Another explaination:
On boot, say there are 4 VMs running alongwith dom0: sys-net, sys-firewall, sys-whonix, sys-usb.
Try to start some VMs and use your computer normally, they start without any issues.
Then, at once (occasionally and I could not know when / what triggers this), everything is smooth and no lagging, you simply shutdown a VM then try to start another, it simply won’t start: Not enough memory notification - what happens is that dom0 immediately ate the RAM that the VM was using (can be lively seen in qui-domains tray), even though it was working absolutely well without it and it doesn’t seem to need it for anything.
The latest 4.2.4
I know about this but was looking to solve the problem itself and get the behaviour as it was. I am using Qubes since a long time and this behaviour never happened, without setting max mem for dom0
I am not sure this is relevant, but there was a problem with memory a few weeks ago - I did not really understand the cause, but it made new qubes be stuck at their initial memory, which is sometimes not enough:
I think the solution to this problem requires updates, but maybe it is necessary to increase the initial memory to allow the templates and AppVMs to start, so that they can update.
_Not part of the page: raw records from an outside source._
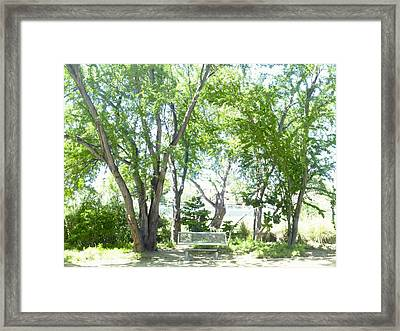Ponce, Urban Ecological Park Framed Print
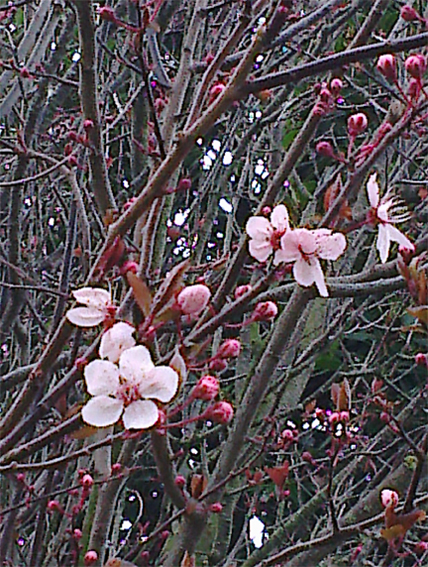 Spring blossoms, original photograph – Christchurch, 2012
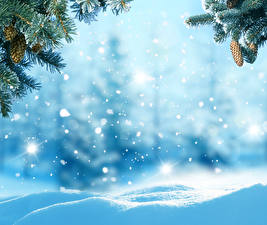 Обои Времена года Зима Ветки Шишки Снег Шаблон поздравительной открытки Природа фото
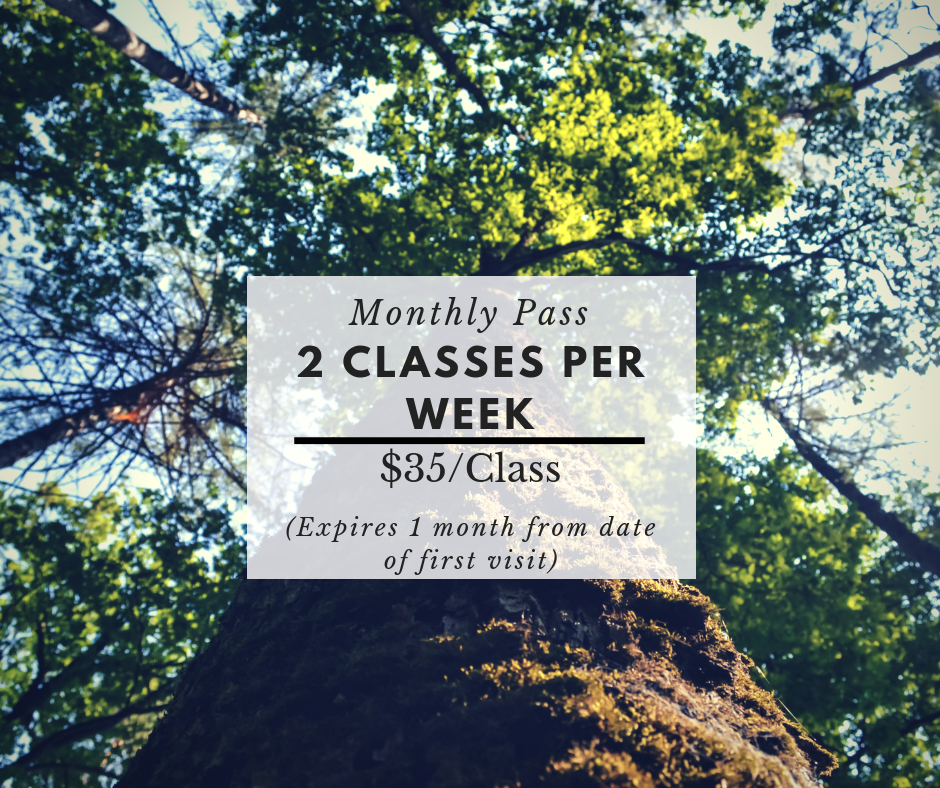 $280 -  The monthly pass is for those who are serious about making the process of transformation as streamlined as possible.    ** Includes:   Access to videos of exercises/1- 20min strategy phone call.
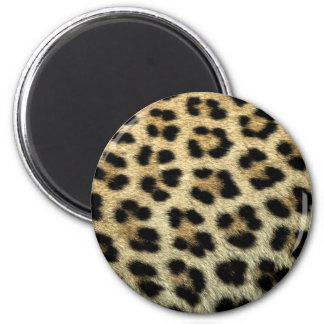 Close up of Leopard spots, Africa 6 Cm Round Magnet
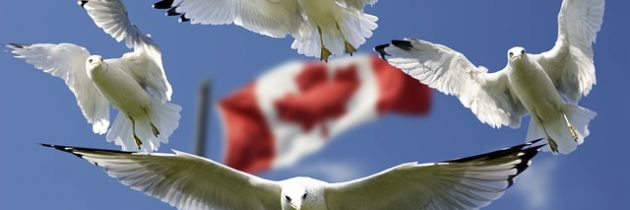 Ahora la residencia permanente en Canadá es más fácil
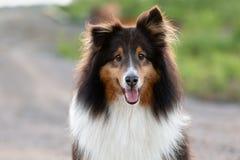 Parte externa do cão pastor de Shetland no verão no por do sol foto de stock royalty free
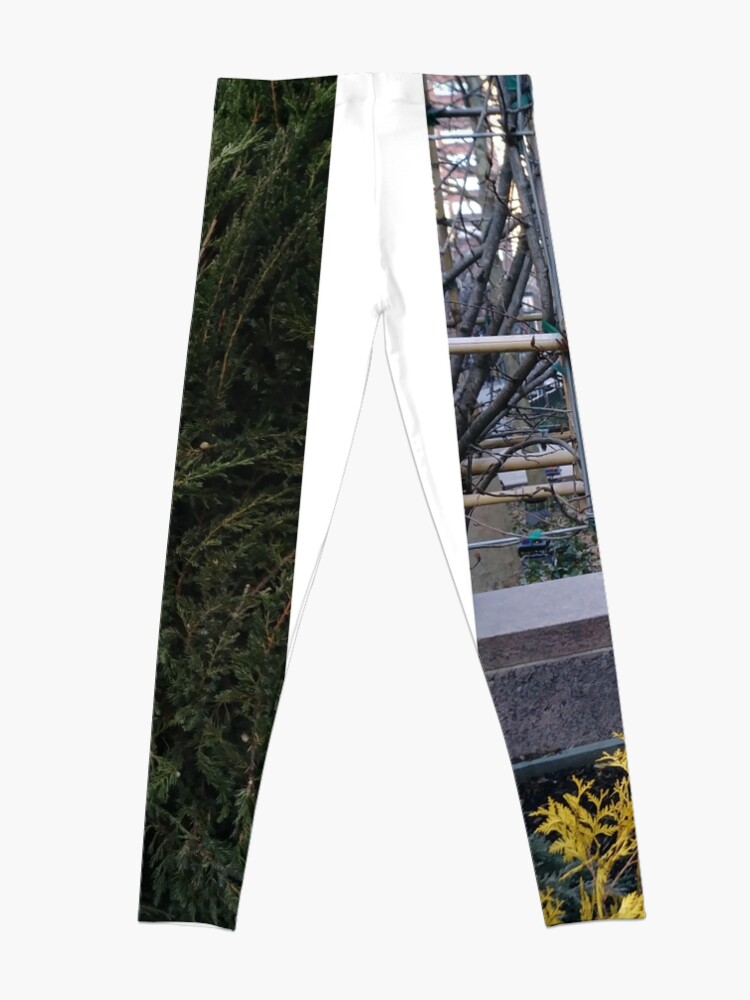 Alternate view of Street, City, Buildings, Photo, Day, Trees Leggings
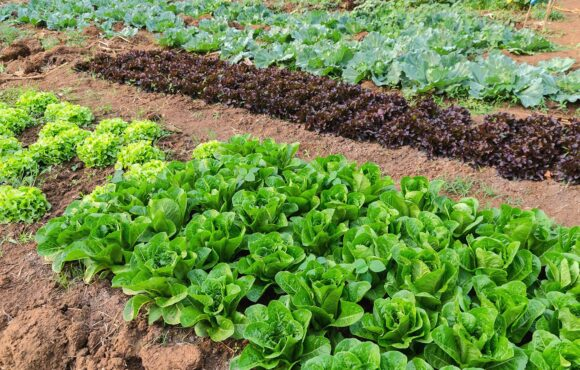¿Qué hortalizas podemos plantar en diciembre?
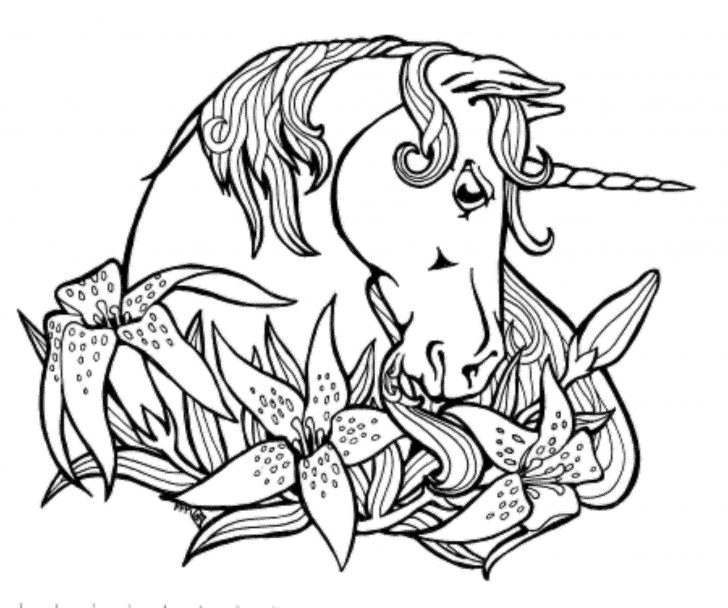 Unicorn Coloring Pages For Adults Unicorn Coloring Pages For Adults Beautiful Color Book Pages Awesome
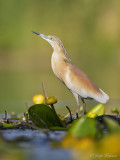 Ralreiger/Squacco heron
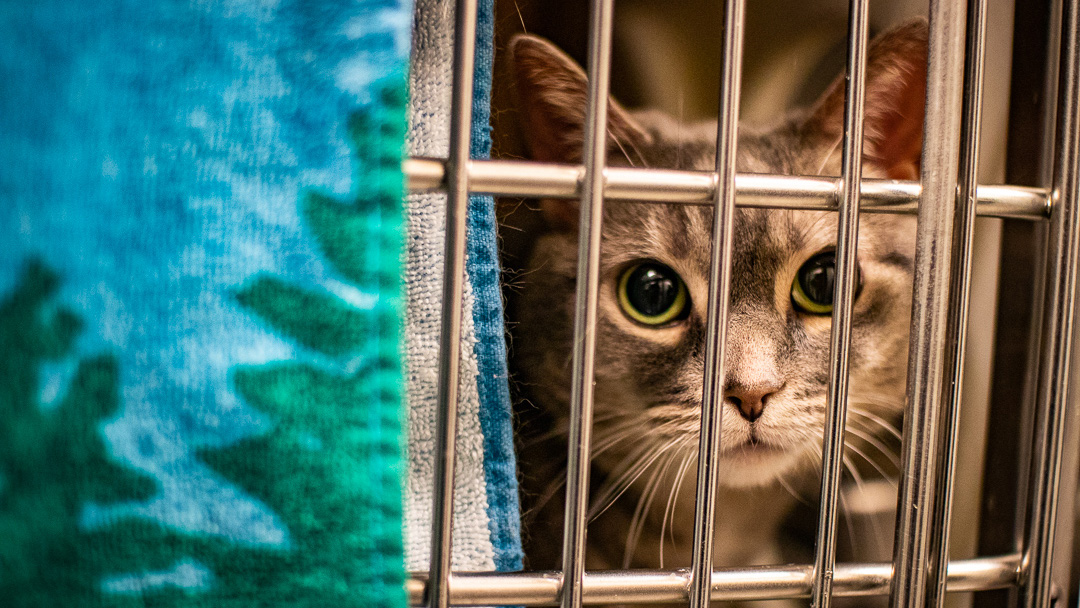 The Gift of Life: Pets and the holiday season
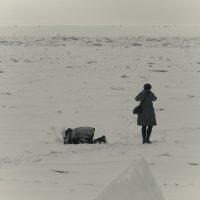 Про пейзаж и макросъемку :: Сергей Еремин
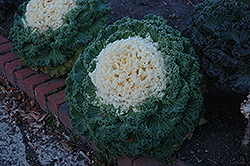 White Kale (Brassica oleracea 'White') at Garden Treasures
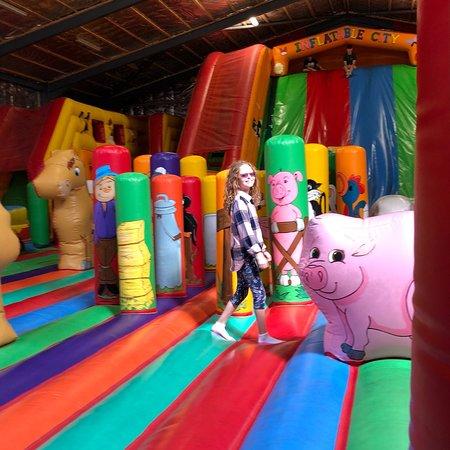 Turoe Pet Farm and Leisure Park: photo5.jpg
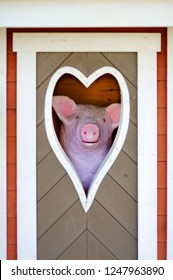 Concepts and symbols: funny pink piglet looking out the heart-shaped window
If that doesn’t help, then maybe someone more expert can help more.
I should have asked before suggesting anything: how are you measuring/observing the eating of the RAM? This may help others to explain the issue
Based on the answer, it should be easier to determine if the issue is a memory leak in the hypervisor, some behavior of dom0 kernel, or even a userland dom0 process, with the last one being easiest to track to the exact culprit
The tools I’m aware of for this are xentop and top/htop. Another tool or subsystem (qmemman) was mentioned but I’m not familiar with it.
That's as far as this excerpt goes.